MRI Interpretation of Cervical Herniations: MRI slices, views, T1, T2, STIR Axial, FFE, FSE and sagittal images in the interpretation of lumbar herniations. With the co-morbidities and complications of stenosis, pseudo-protrusions, cantilevered vertebrate, Schmorl’s nodes and herniations. morphology of lumbar disc pathologies of central and lateral herniations, protrusions, extrusions, sequestration, focal and broad based herniations are defined and illustrated. Spinal cord and canal compromise interpretation with management.
MRI Interpretation of Degenerative Spine and Disc Disease with Overlapping Traumatic Insult to Both Spine and Disc: MRI slices, views, T1, T2, STIR Axial, FFE, FSE and sagittal images in the interpretation of degenerative spondylolesthesis, spinal canal stenosis, Modic type 3 changes, central herniations, extrusions, compressions, nerve root compressions, advanced spurring and thecal sac involvement from an orthopedic, emergency room, chiropractic, neurological, neurosurgical, physical medicine perspective.
Neurodiagnostics: Imaging Protocols and Pathology of the Trauma Patient, An in-depth understanding of the protocols in triaging and reporting the clinical findings of the trauma patient. Maintaining ethical relationships with the medical-legal community.

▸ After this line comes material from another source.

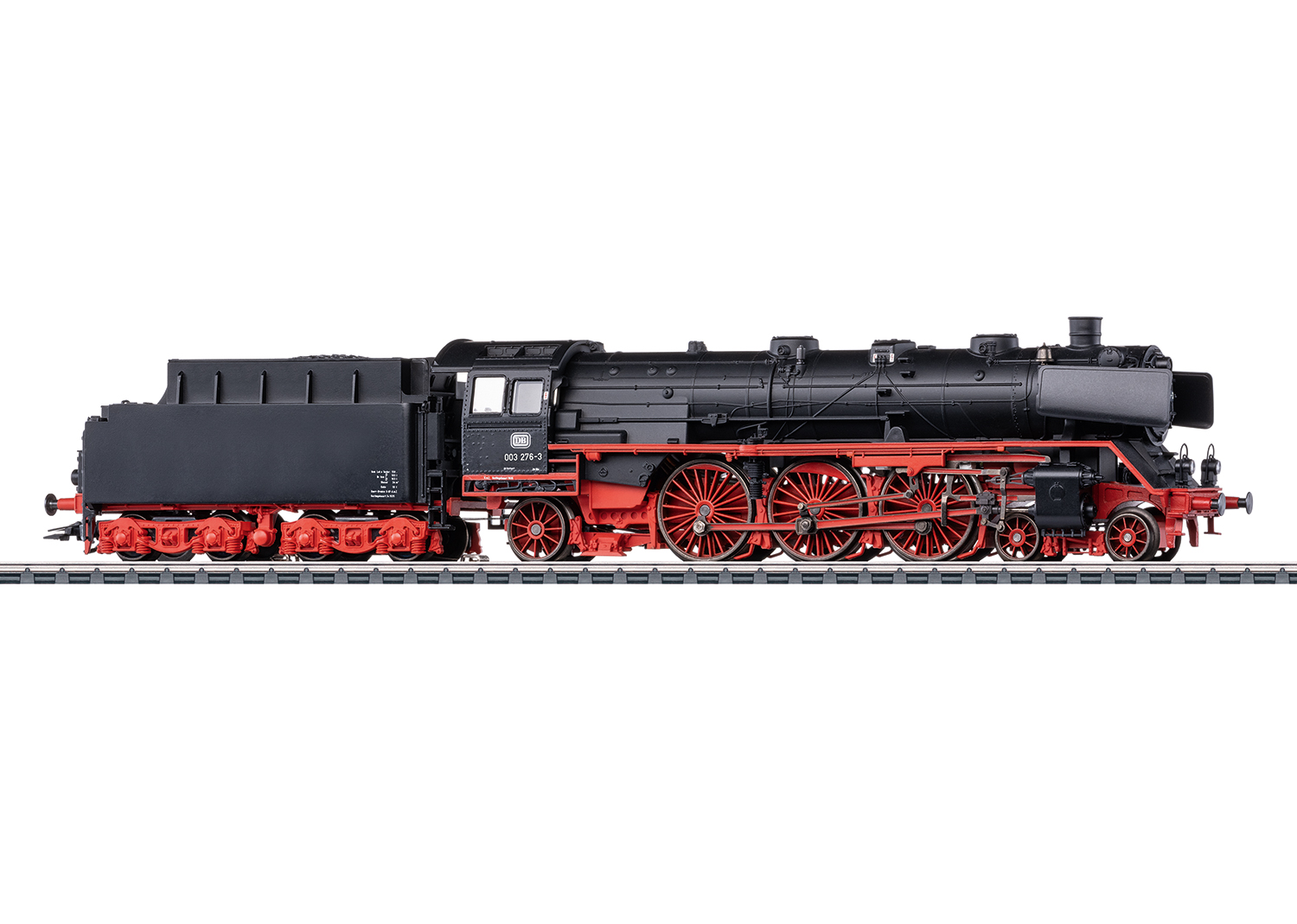 Märklin 36951 DB Dampflokomotive Baureihe 003  Märklin 36951 DB Dampflokomotive Baureihe 003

Follow courses provide: Texas Chiropractic College or PACE Recognized by The Federation of Chiropractic Licensing Boards, Academy of Chiropractic Post-Doctoral Division, Long Island, NY., 2019.
Diagnostics, Risk Factors, Clinical Presentation and Triaging the Trauma Patient: An extensive understanding of the injured with clinically coordinating the history, physical findings and when to integrate neurodiagnostics. An understanding on how to utilize emergency room records in creating an accurate diagnosis and the significance of “risk factors” in spinal injury.
Crash Dynamics and Its Relationship to Causality: An extensive understanding of the physics involved in the transference of energy from the bullet car to the target car. This includes G’s of force, newtons, gravity, energy, skid marks, crumple zones, spring factors, event data recorder and the graphing of the movement of the vehicle before, during and after the crash. Determining the clinical correlation of forces and bodily injury.
MRI, Bone Scan and X-Ray Protocols: Physiology and Indications for the Trauma Patient, MRI interpretation, physiology, history and clinical indications, bone scan interpretation, physiology and clinical indications, x-ray clinical indications for the trauma patient.
Neurodiagnostic Testing Protocols: Physiology and Indications for the Trauma Patient, Electromyography (EMG), Nerve Conduction Velocity (NCV), Somato Sensory Evoked Potential (SSEP), Visual Evoked Potential (VEP), Brain Stem Auditory Evoked Potential (BAER) and Visual-Electronystagmosgraphy (V-ENG) interpretation, protocols and clinical indications for the trauma patient.
Documentation and Reporting for the Trauma Victim: Understanding the necessity for accurate documentation and diagnosis utilizing the ICD-10 and the CPT to accurately describe the injury through diagnosis. Understanding and utilizing state regulations on reimbursement issues pertaining to healthcare.
Documenting Clinically Correlated Bodily Injury to Causality: Understanding the necessity for accurate documentation, diagnosis and clinical correlation to the injury when reporting injuries in the medical-legal community. Documenting the kinesiopathology, myopathology, neuropathology, and pathophysiology in both a functional and structural paradigm.